La habitación de la casa de adobe en el centro de la ciudad apestaba a una mezcla de comida rancia y olores corporales, cocinados en el insoportable calor reinante. Los cuatro talibanes estaban acuclillados al otro lado de la mesa de patas cortas que sostenía una fuente de frutas variadas y nueces peladas junto a una tetera de chai, té verde. De vez en cuando, uno de ellos agitaba un matamoscas sobre la fuente, que nadie había tocado.

Aunque ni Christensen, antiguo embajador en Pakistán, ni Marquette, ex subdirector de la CIA, necesitaban lecciones sobre lo que se encontrarían, Abdulaziz les había aleccionado, especialmente a Tremain, sobre los modos y maneras que debían exhibir ante los talibanes. Ahora no estaban en Houston, sino en su terreno o, para ser más exactos, casi en un mundo y una época diferentes.

El trío de occidentales vestía sus camisas, pantalones y botas Panamá Jack con incomodidad, como unos urbanitas que no hubieran salido de su casa sin corbata desde hacía décadas. La fastidiosa postura que habían adoptado sobre los cojines dispuestos en el suelo incrementaba su sensación de embarazo. Únicamente Abdulaziz, que lucía una túnica tradicional thobe y el ghotra en la cabeza, parecía saber cómo colocar las piernas.

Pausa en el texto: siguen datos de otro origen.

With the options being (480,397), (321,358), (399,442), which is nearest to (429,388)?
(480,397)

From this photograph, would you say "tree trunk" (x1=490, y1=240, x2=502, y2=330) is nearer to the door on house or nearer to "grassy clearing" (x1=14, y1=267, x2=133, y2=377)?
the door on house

Sólo uno de los talibanes presentes pertenecía al grupo que visitó Texas cuatro años atrás. Los otros, probablemente caídos en desgracia, habrían sido destituidos o algo peor, por el mulá Omar, el tuerto líder que ahora gobernaba Afganistán en nombre de Alá con el título de “príncipe de los creyentes”.

Los cuatro parecían una fotocopia de los hombres con los que Christensen había tratado indirectamente durante años en Pakistán, cuando la CIA canalizaba millones de dólares en material a través del ISI hacia los muyahidines que luchaban contra los rusos. Compartían con aquellos su apariencia encallecida e irreductible, pero la determinación que se vislumbraba en su mirada, incluía una expresión de fanatismo que reinaba sobre unos rostros chupados, curtidos como el cuero viejo y punteados por unas barbas más largas que la “reglamentaria” longitud de un puño. Todos vestían el tradicional salwar khameez y los turbantes negros que les caracterizaban.

Aunque los visitantes estaban impacientes por ir al grano tras el largo viaje a bordo de un avión de AG, y el trayecto de 175 kilómetros por la infame carretera entre Quetta, en Pakistán, y Kandahar, se sometieron a la costumbre local de los prolegómenos, y compartieron con ellos un refresco de limón que a Christensen le supo a agua sucia, mientras hablaban de nimiedades durante casi veinte minutos. Cuando alargó la mano derecha para coger una nuez de la fuente (sabía que la izquierda no se usaba para comer, reservándose para la higiene), el talibán de más edad forzó una tétrica sonrisa y dijo algo al hombre que les habían presentado como ayudante del viceministro de Exteriores, que ejercería de traductor. Los cuatro prorrumpieron entonces en una carcajada colectiva que incomodó a sus huéspedes.

—El mulá Madani dice que sus botas son muy bonitas —tradujo el hombre, señalando las Panamá de Christensen, estrenadas para la ocasión.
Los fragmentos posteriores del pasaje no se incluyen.